Since M and P cells are believed to constitute two parallel streams of information from retina to cortex, with the M cells dealing mainly with depth and motion, while the P cells specialize in with color and edges, you can see why this would imply a big sex difference in seeing. And, Dr. Sax tells us,
We're not talking about small differences between the sexes, with lots of overlap. We're talking about large differences between the sexes, with no overlap at all. [emphasis added]

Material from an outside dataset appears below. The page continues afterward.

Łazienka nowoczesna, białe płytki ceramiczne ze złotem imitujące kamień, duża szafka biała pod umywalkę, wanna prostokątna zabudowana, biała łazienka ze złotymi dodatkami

But the studies he cites (and the graph he shows) turn out to be about sexual dimophism in the retinas of rats. And with a little web search, I turned up some studies showing that humans are apparently very different from rats in this respect — the relevant retinal thickness measurements for human males and females differ in means by a small ratio, and overlap a great deal. I said so in my 2006 posts "Of rats and women", 8/19/2006, and "More on rats and men and women", 8/22/2006. And as you'll see below, the reference that Dr. Sax himself now cites as the most relevant one shows about a three percent average difference between human boys and girls in retinal thickness, in the most sexually-dimorphic of the available measurements, with the considerable overlap of distributions associated with an effect size of 0.2.
A couple of months ago, the National Association for Single Sex Public Schools posted a response from Dr. Sax (available in .pdf form here). He complains that
Your discussion focuses almost entirely on measurements on retinal thickness, as though my argument rested critically on measurements of retinal thickness, or on the magnocellular/ parvocellular distinction. Once again you miss the forest for the trees. In chapter 2 of Why Gender Matters I tried to present, and perhaps to account for, some fairly robust findings regarding sex differences in vision.
But I wasn't attempting a general review of human sex differences in vision. I was trying to evaluate whether Dr. Sax's presentation of scientific research can be trusted. His points about differences in retinal thickness and magnocellular/parvocellular distributions, at the start of his book's section on vision, seemed incredibly striking and persuasive. I was genuinely impressed, until I looked into the matter and discovered that what he said might be true of rats but is definitely not true of humans.
This doesn't mean that his other points about the visual system are wrong. But it does mean that no one should trust them without looking them all up and checking them carefully.
Later in the letter, he writes:
[Y]ou are writing a (purportedly) scholarly post, specifically attacking me on a matter of empirical fact, namely, retinal thickness in humans. Accordingly, I am sure you will agree that you had an affirmative duty (as a lawyer might say) to cite all the relevant evidence, not merely the one study which happens to support your position.
Actually, I was trying to determine whether Dr. Sax's striking claim, about what turned out to be rat data, was relevant to humans. I didn't select among the available papers — I simply took the first reasonably recent paper that Google scholar gave me, in August of 2006, that had a decent number of subjects and some details about the distributions. But he goes on in his letter to give a list of other studies that he feels I should have considered:
As near as I can tell, six studies of retinal thickness in living humans have found a statistically significant difference between males and females, with males having thicker retinas.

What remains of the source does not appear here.